## Given exercise A
In the post on SMA performance testing, how many jobs per hour were run on the system during stress testing?
## Given exercise B
Write a continuation of the post on SMA performance testing, picking up after its final sentence.

## Page extract

◇ ◇ ◇

Have you wondered how you can configure Service Management Automation (SMA) to ensure that you are utilizing all of your resources and getting the best performance? In this post I will discuss the stress and performance testing we did on SMA and explain how this testing has resulted in recommendations for system configuration. In order to adapt these suggestions to suit your custom usage, you should understand the benchmarks we used for testing and take into consideration how your usage differs. It is also important to be aware of the resources each component consumes and which components can be scaled and load balanced as your SMA usage increases.
To start, how exactly does the Orchestration team define stress and performance testing? We use stress testing to discover the throughput the SMA system can handle, and to ensure that the system behaves correctly under load. For performance testing, we investigate the system responsiveness in terms of the time it takes for a job to process and the responsiveness of UI elements. For both types of testing, our team created a benchmark model of user behavior defined by runbook characteristics, job throughput, and assets in the system. As you read through this post, think about how your usage differs and how that difference may impact SMA’s performance. You can use this post as an example of how to do your own performance analysis to make sure that you have the optimal configuration for your usage patterns.
An Analysis of SMA Performance and Stress
The recommendations we give later in this post for SMA hardware are a direct result of stress and performance testing. In order to test a system, there needs to be some profiling of the expected conditions. By setting these as targets, we are able to compare the effects of making changes in both configuration and source code.
Modeling SMA Usage for Testing
For performance testing, the throughput was about 22 jobs per minute or 1,320 jobs per hour which is intended to simulate an hour of high usage. For stress testing, 15,000 jobs per hour were run on the system to verify that the system was stable under this load. The runbook jobs were broken into four different categories: small, medium, large, and long running jobs. The runbook characteristics that varied across jobs were total run time, inclusion of remoting calls, and variations in stream writes. While you can’t specify the desired total run time in your runbooks, you can be aware of about how long it typically takes for any particular runbook to complete. If you notice that your jobs are taking longer than they usually take to complete, you should consider adding another runbook worker to improve performance. This documentation on managing runbook worker deployments should get you started with adding workers to your current deployment.
Runbook Job Categories
Percent of total jobs
In addition to job submission, test traffic patterns also included other calls made through the web service. We simulated this additional traffic by including the calls made by editing runbooks, updating modules, and viewing pages in the portal.
We kept a consistent system state by establishing numbers for other non-job artifacts and kept these numbers constant throughout test runs. These items include:
Imported Modules (in addition to system modules)
10 (the largest is 30MB)
Credentials, Connections and Certificates
Now, think about how your usage patterns compare. How many of your runbooks typically run concurrently, and what do those runbooks look like? Also, how much output do your runbooks produce? It is a best practice not to write unnecessary output from your runbooks, and you should use logging only for testing and debugging purposes since writing all this data to the database is expensive. You should also be aware of how many checkpoints you write into your workflows. Checkpoints are very useful for protecting your runbooks from unexpected failure and giving them the ability to be re-started without repeating work. However, each checkpoint takes time to persist the job state to the database, so you should be smart about where you include checkpoints. These checkpoints are only persisted to be used during the life of a job. For each runbook job only the latest checkpoint is stored in the database, and this checkpoint is deleted when the job completes.

◇ ◇ ◇

## Collected material
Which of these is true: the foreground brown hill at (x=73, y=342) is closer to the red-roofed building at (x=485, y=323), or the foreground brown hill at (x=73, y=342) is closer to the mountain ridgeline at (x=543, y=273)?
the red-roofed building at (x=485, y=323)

◇ ◇ ◇

## Written answer A
15,000 jobs per hour.

## Written answer B
We ran the performance tests with different component combinations of in order to determine the tradeoff between hardware and performance. The same SQL server and machine resources were used for the configuration tests in order to provide a baseline for comparison. We also ran other tests that focused solely either on performance or stress and did not compare configurations. The SQL server in these later tests used a conventional setup. For the configuration tests, we varied the number of web service and runbook worker installations in order to find the optimal setup for the usage patterns described above. We used fixed disks on the hosts with the web service and runbook worker installed.
We used the following setup for each machine:
We ran performance tests using different numbers of each of these components and compared the percentage of maximum possible throughput for each in order to determine the optimal combination. The percentage of maximum possible job throughput is calculated by taking the number of jobs that completed per minute and dividing it by the expected number of jobs completed per minute. The expected number of jobs per minute is determined by the runtime defined in the runbook. For example, small jobs should complete in 3 seconds and medium jobs in 15 seconds.
Now that you understand the usage models used in the tests, let’s look at SMA’s architecture and how the test results affect recommendations. I’ll also highlight some of the key metrics that help determine system health, how each of these components are performing, and provide our configuration recommendations. The tests detailed above combined with these recommendations should help you make some decisions about the resources you should allocate for SMA.
Runbook Workers, the Web Service and the SQL Database are the three key components that you can modify to handle heavier loads. The portal UX and PowerShell are also components of SMA, though there are no modifications you can make to them to improve performance.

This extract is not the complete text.